Bobgy commented 3 years ago

I guess the root cause is actually insufficient memory, but when we do not allocate enough memory it will freeze on taking snapshot of full filesystem... as a symptom.

Bobgy commented 3 years ago

Edit: my guess is wrong, I reverted to kaniko:1.3.0-debug and added enough memory requests & limit, but I'm still observing the image build freezing problem from time to time.

oussemos commented 3 years ago

Hi @abhi1git, did you find a solution for your issue ? I am facing the same.

sph3rex commented 3 years ago

The issue is still actual for me too. Any updates?

pY4x3g commented 2 years ago

Same issue here, the system has enough memory (not hitting any memory limits), --snapshotMode=redo and --use-new-run are not changing the behavior at all, I do not see any problems when using trace verbosity. I am currently using 1.17.0-debug

oussemos commented 2 years ago

Hi @abhi1git, did you find a solution for your issue ? I am facing the same.

For us, after investigations, we found that the WAF in front of our Gitlab was blocking the requests. After whitelisting it, all is working fine.

jsravn commented 2 years ago

Still an issue, can you reopen @tejal29? Building an image like this shouldn't be OOMKilling/using GBs of RAM - seems like a clear cut bug to me.

gtskaushik commented 2 years ago

Hi @abhi1git, did you find a solution for your issue ? I am facing the same.

For us, after investigations, we found that the WAF in front of our Gitlab was blocking the requests. After whitelisting it, all is working fine.

What kind of whitelisting was required for this? Can you help me to clarify how to set it up?

oussemos commented 2 years ago

Hi @abhi1git, did you find a solution for your issue ? I am facing the same.

For us, after investigations, we found that the WAF in front of our Gitlab was blocking the requests. After whitelisting it, all is working fine.

What kind of whitelisting was required for this? Can you help me to clarify how to set it up?
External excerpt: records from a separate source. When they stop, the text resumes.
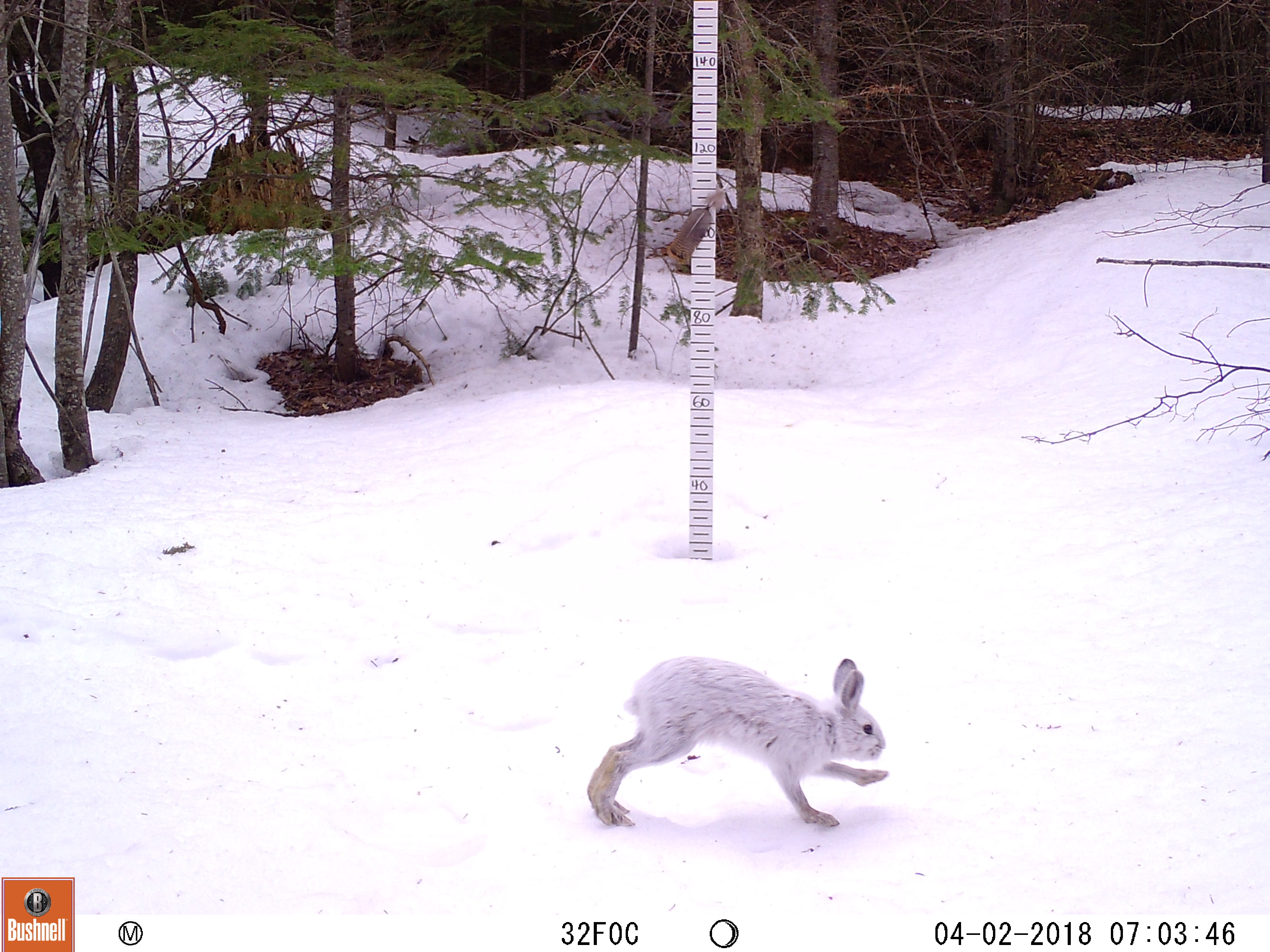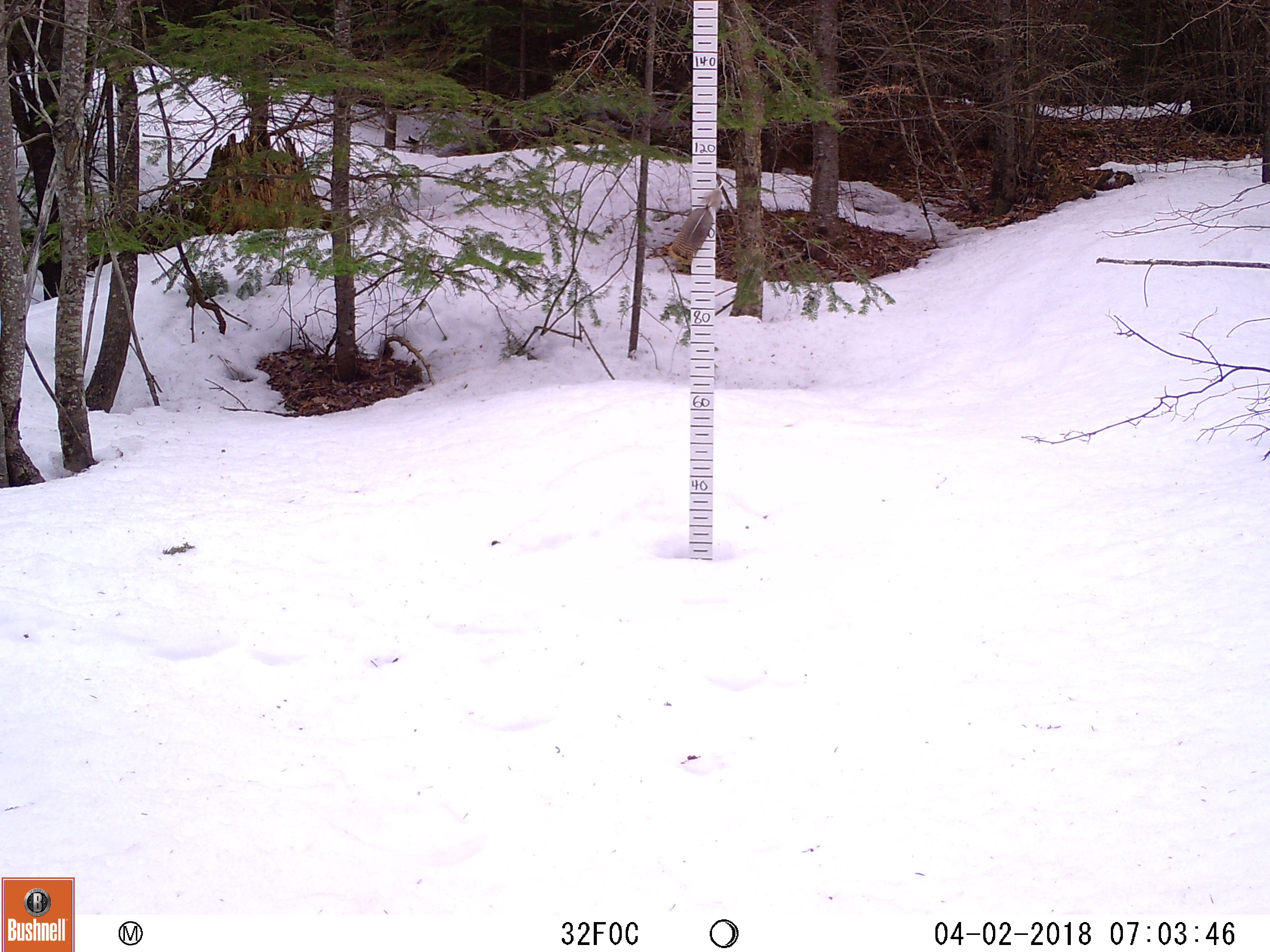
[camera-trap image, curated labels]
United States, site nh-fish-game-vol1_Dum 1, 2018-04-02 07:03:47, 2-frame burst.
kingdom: Animalia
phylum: Chordata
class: Mammalia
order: Lagomorpha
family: Leporidae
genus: Lepus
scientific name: Lepus americanus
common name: snowshoe hare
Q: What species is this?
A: Snowshoe hare (Lepus americanus).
If you have a WAF in front of Gitlab, It would be good to check your logs and confirm what kind of requests is blocking first.
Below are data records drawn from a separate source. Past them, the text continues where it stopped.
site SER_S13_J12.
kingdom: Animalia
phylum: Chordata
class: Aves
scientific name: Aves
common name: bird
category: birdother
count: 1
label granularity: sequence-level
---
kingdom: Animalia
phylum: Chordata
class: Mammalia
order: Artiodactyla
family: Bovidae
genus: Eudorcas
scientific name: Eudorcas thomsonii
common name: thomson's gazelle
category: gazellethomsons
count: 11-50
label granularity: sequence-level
irizzant commented 2 years ago

Anyone tried with version 1.7.0?

imjasonh commented 2 years ago

Anyone tried with version 1.7.0?

v1.7.0 is about 4 months old, and had some showstopper auth issues, and :latest currently points to :v1.6.0, so I would guess that not many folks are using :v1.7.0

Instead, while we wait for v1.8.0 (#1871) you can try a commit-tagged image, the latest of which is currently :09e70e44d9e9a3fecfcf70cb809a654445837631

irizzant commented 2 years ago

Thanks @imjasonh I'm going to try gcr.io/kaniko-project/executor:09e70e44d9e9a3fecfcf70cb809a654445837631-debug

irizzant commented 2 years ago

I've tried gcr.io/kaniko-project/executor:09e70e44d9e9a3fecfcf70cb809a654445837631-debug with --snapshotMode=redo --use-new-run, my pipeline is still stuck in

INFO[0009] Taking snapshot of full filesystem...

Guess the only solution is waiting for another commit-tagged image or 1.8.0 to be released

imjasonh commented 2 years ago

Guess the only solution is waiting for another commit-tagged image or 1.8.0 to be released

It sounds like whatever bug is causing that is still present, so it won't be fixed by releasing the latest image as v1.8.0. We just need someone to figure out why it gets stuck and fix it.

Unfortunately Kaniko is not really actively staffed at the moment, so it's probably going to fall to you or me or some other kind soul reading this to investigate and get us back on the track to solving this. Any takers?

irizzant commented 2 years ago

It sounds like whatever bug is causing that is still present, so it won't be fixed by releasing the latest image as v1.8.0. We just need someone to figure out why it gets stuck and fix it.

Hold on a second, maybe I spoke early!

My pipeline currently builds multiple images in parallel. I didn't realize before that one of them that before was stuck in taking snapshot now goes on smoothly with --snapshotMode=redo --use-new-run and gcr.io/kaniko-project/executor:09e70e44d9e9a3fecfcf70cb809a654445837631-debug.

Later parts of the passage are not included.